(1936, b/w) Dancing feats! Romantic treats! Comic deceits! George Stevens directed this spectacle of footwork set to a score by Jerome Kern and Dorothy Fields, based on a story by Erwin Gelsey. The variety of styles of dancing were challenging choreography, requiring 350 hours of rehearsals under the supervision of Hermes Pan.
John "Lucky" Garnett (Fred Astaire), hoofer and gambler, arrives too late to wed Margaret Watson (Betty Furness), thanks to the mischief of his dance troupe. Before he can earn back Margaret's father's trust, he must prove he can be successful in New York City, plus pay back a $25,000 bet he'd lost to a pal. In formal attire he hops a freight train, accompanied by his accomplice Everett "Pop" Cardetti (Victor Moore).

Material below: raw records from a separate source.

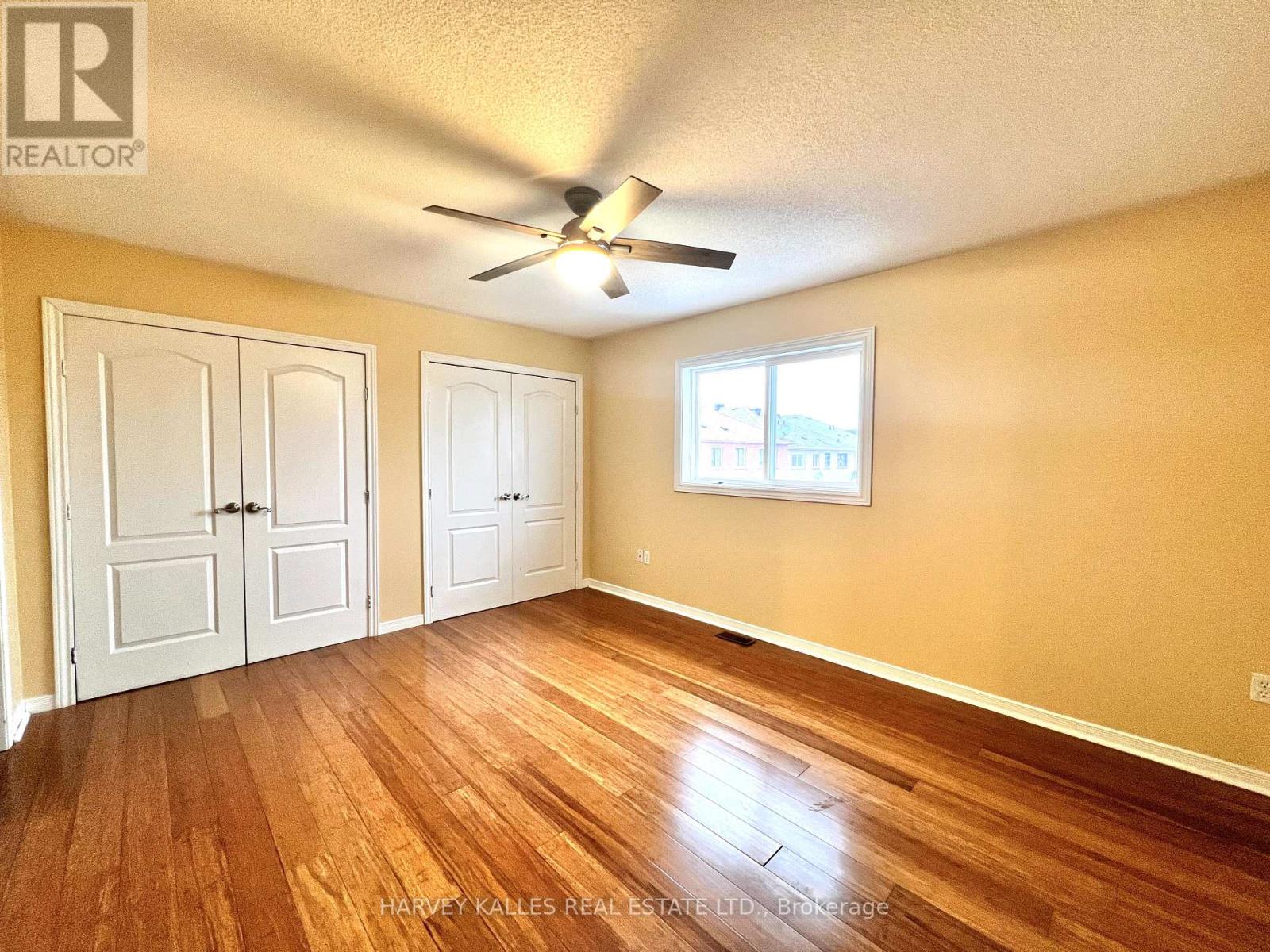 55 Native Landing, Brampton (Fletcher's Creek Village), Ontario  L6X 5A7 - Photo 15 - W12703206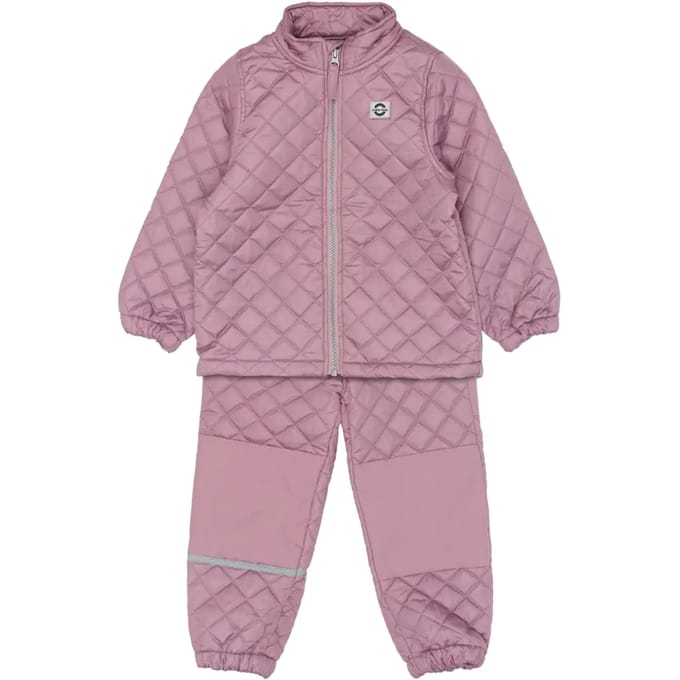 Kinderset Mikk-Line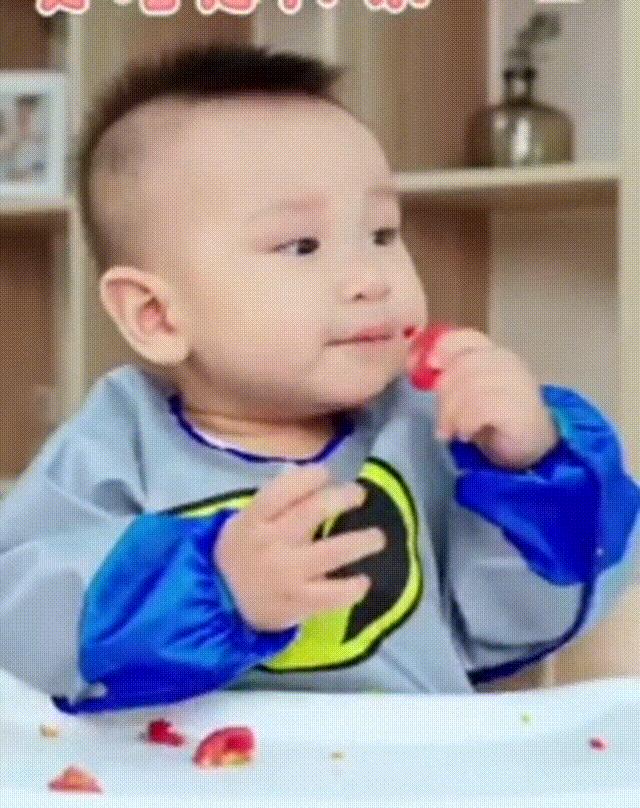 糕妈:二胎后入手的好物,这些一点都不后悔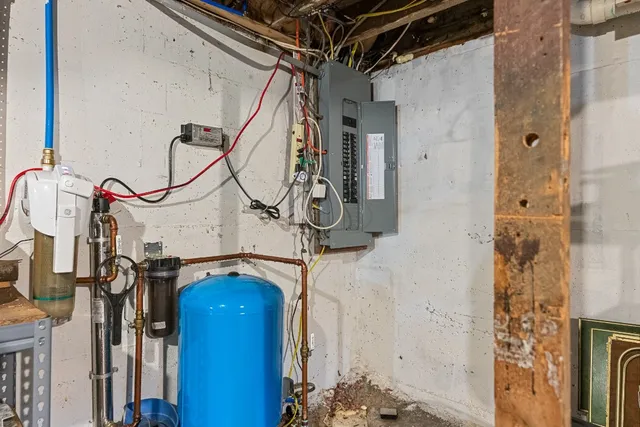 $329,000 | 110 La Grange Street, Binghamton, NY 13905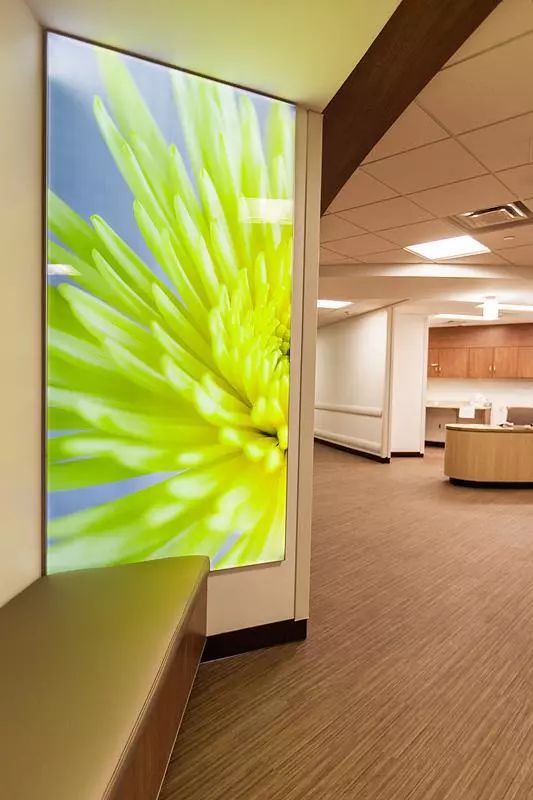 美寰樹脂板 美寰樹脂板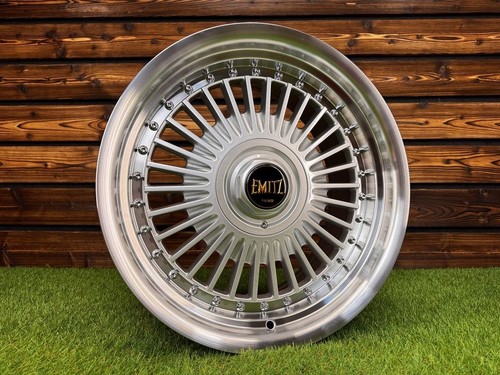 R17 4x100 5x100 emitz - r17", 4x100/5x100
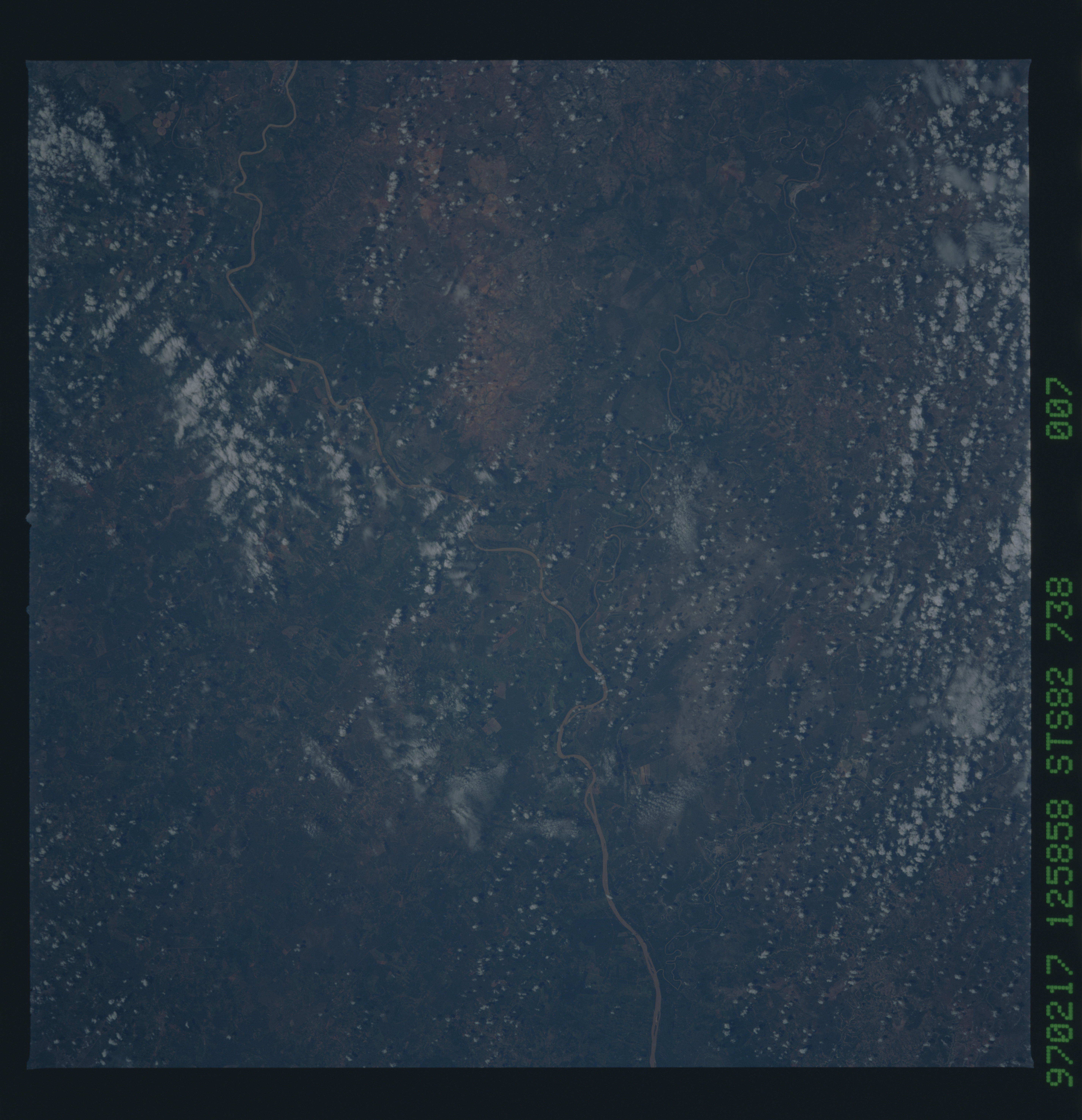 Image display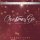 Download Hannah Kerr - Forever Evergreen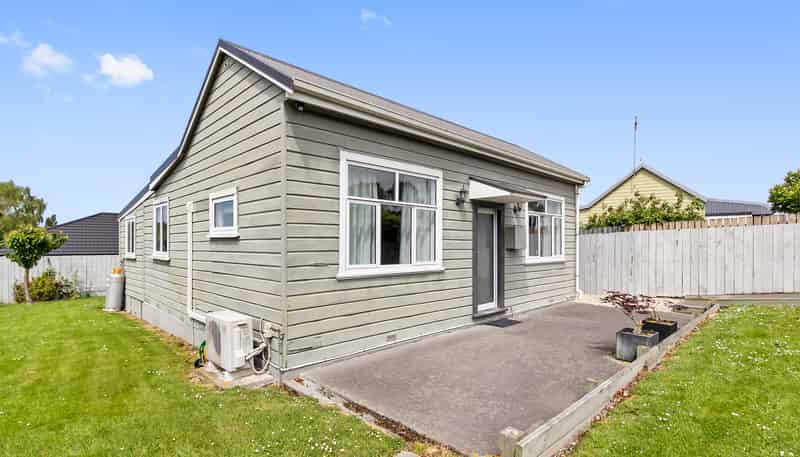 51 James Street, Kensington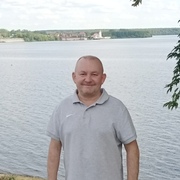 Сергей, 55, Нижний Тагил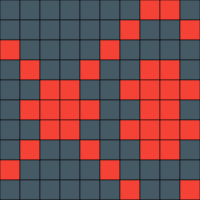 Hamnet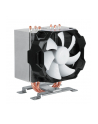 Arctic Freezer A11 - nr 4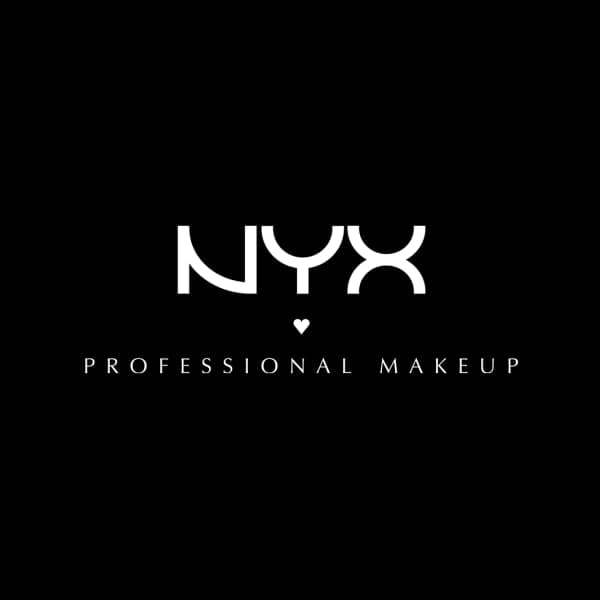 NYX Professional Makeup – City Centre Mirdif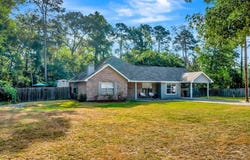 343 Cedaridge, Lufkin, TX 75904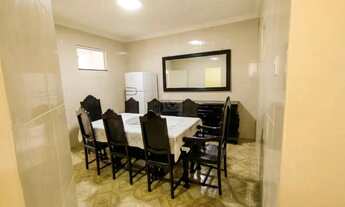 Imagem 5: Casa Impecável no Marianga com Lazer Completo e 2 Garagens Independentes!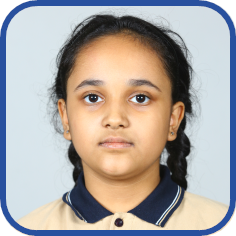 Best School in Surat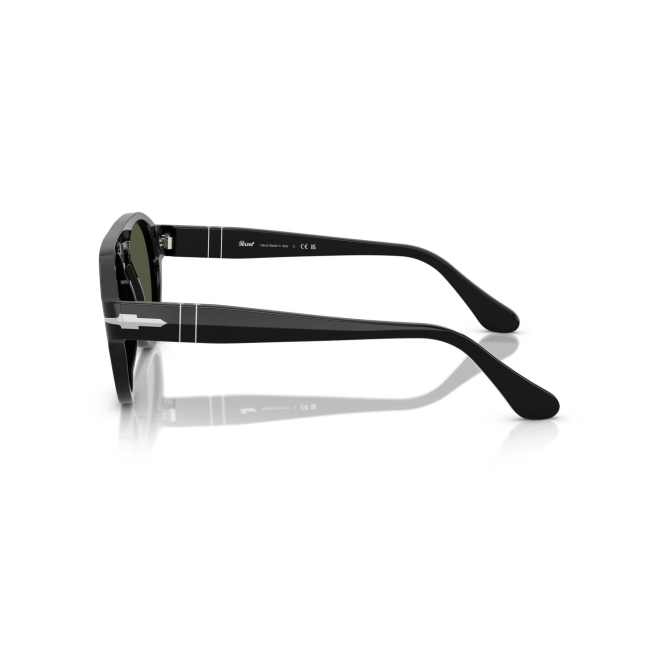 Persol PO 3370S Col.95/31 Cal.53 New Occhiali da Sole
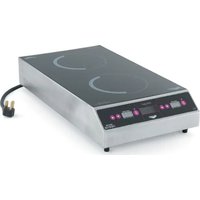 69507 Vollrath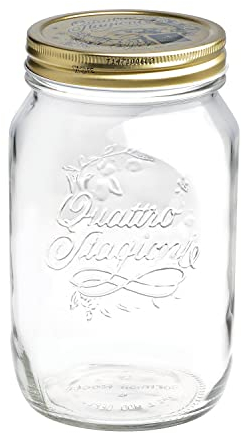 Bormioli Rocco 365160MDE121990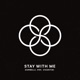 Stay With Me Single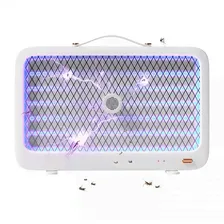 Ловушка для комаров Xiaomi Qualitell K6 белый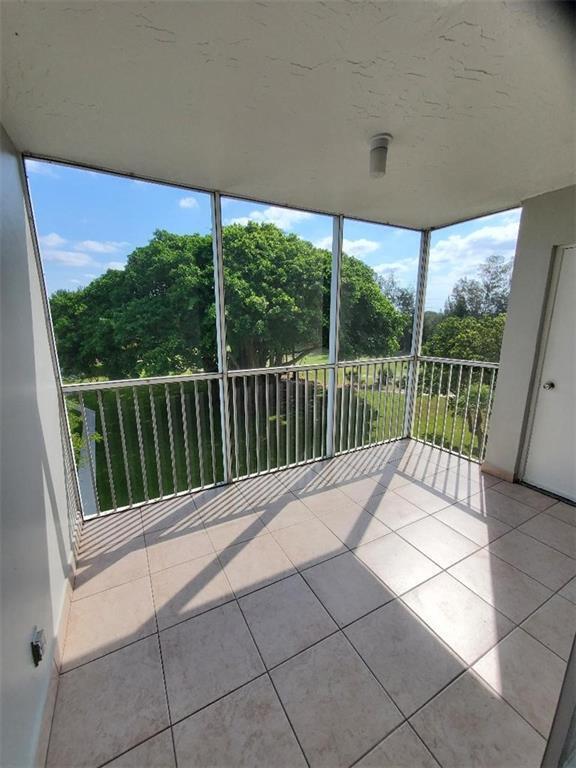 3000 South Course Drive Pompano Beach, FL 33069 - Photo 19 of 31 18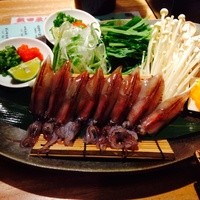 きときと 名古屋店 - 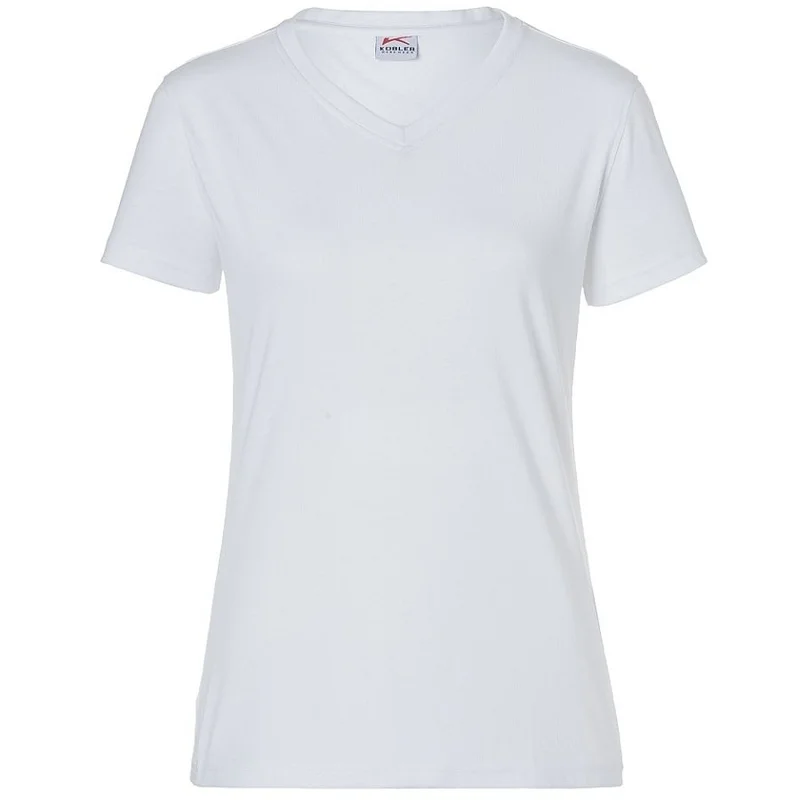 gs-workfashion-3202607221140582919015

Pursuing a young lady into a dance studio after an altercation with her over his lucky quarter, involving Pop ("Look out for the great big ditch") and a cop, Lucky takes dance instruction from the same pretty girl, Penelope Carrol (Ginger Rogers in her sixth film with Astaire in four years), petulant over the coin confusion: "No one could teach you to dance." They come to a better understanding performing "Pick Yourself Up."
Meanwhile, Pop and the no-nonsense Miss Mabel Anderson (Helen Broderick) make an odd couple.
Missing an audition with Penny, because he lost his only suit of clothes playing piquet, puts Lucky back in the dog house, which he tries to remedy by singing at the piano in her apartment "The Way You Look Tonight," while she shampoos her hair (which even in black-and-white appears almost red).
At the Silver Sandal café, when orchestra-leader Ricardo Romero (Georges Metaxa), Penny's swain, refuses to conduct his band for Lucky and Penny's dance number, Lucky and Pop swindle Ricky's contract from Dice Raymond.
Disappointed with his aloofness toward her - when not dancing but wearing a bowler and top coat, Astaire resembles Stan Laurel - Penny in the snow sings the ironically titled "A Fine Romance." Later "Waltz in Swing Time" gives expression to the spontaneity of their romance.
Displaying his physics of physicality during his cinematographic tap-dance tribute to Bill Robinson, "Bojangles of Harlem," Astaire in blackface, accompanied by three huge shadows of himself, becomes a jazz instrument in tap shoes.
About to lose his girl to Ricardo, Lucky's attempt to entice her back in their staircase number, "Never Gonna Dance," filmed without interruption, took 47 takes (according to Pan, by the end Rogers was bleeding through her shoes). But on the screen everything looks - la belle romance - effortless and magical.